Short descriptive captions

________________

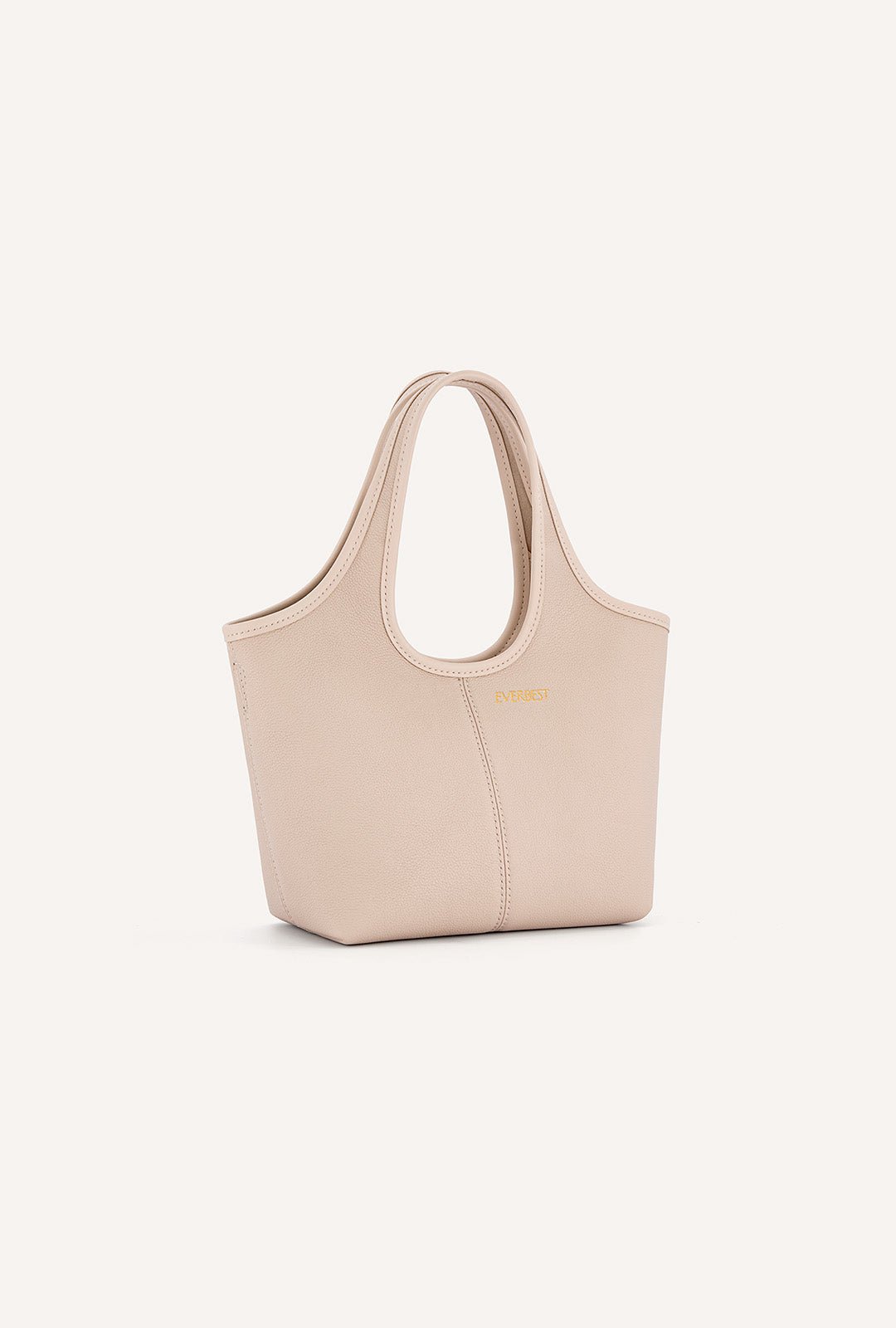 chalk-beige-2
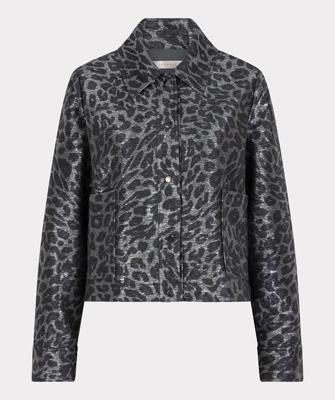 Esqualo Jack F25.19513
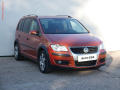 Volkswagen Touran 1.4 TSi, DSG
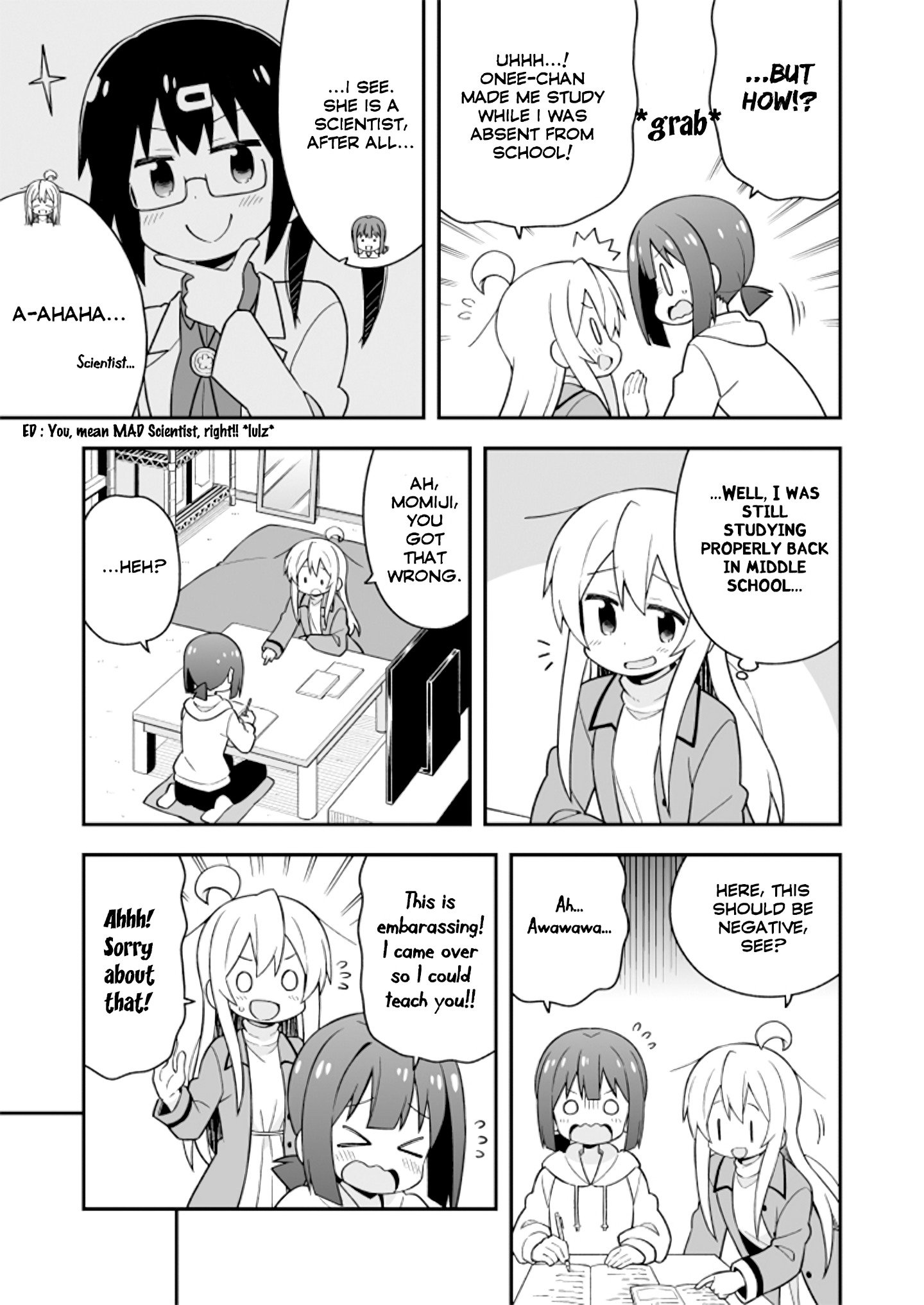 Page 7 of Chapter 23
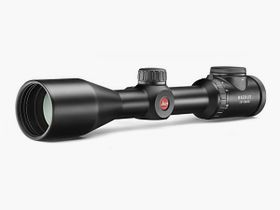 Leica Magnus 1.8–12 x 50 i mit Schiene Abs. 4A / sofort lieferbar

________________

Work request> Copy each of the rows above word for word, leaving out the pictures.

Task response>
 chalk-beige-2
 Esqualo Jack F25.19513
 Volkswagen Touran 1.4 TSi, DSG
 Page 7 of Chapter 23
 Leica Magnus 1.8–12 x 50 i mit Schiene Abs. 4A / sofort lieferbar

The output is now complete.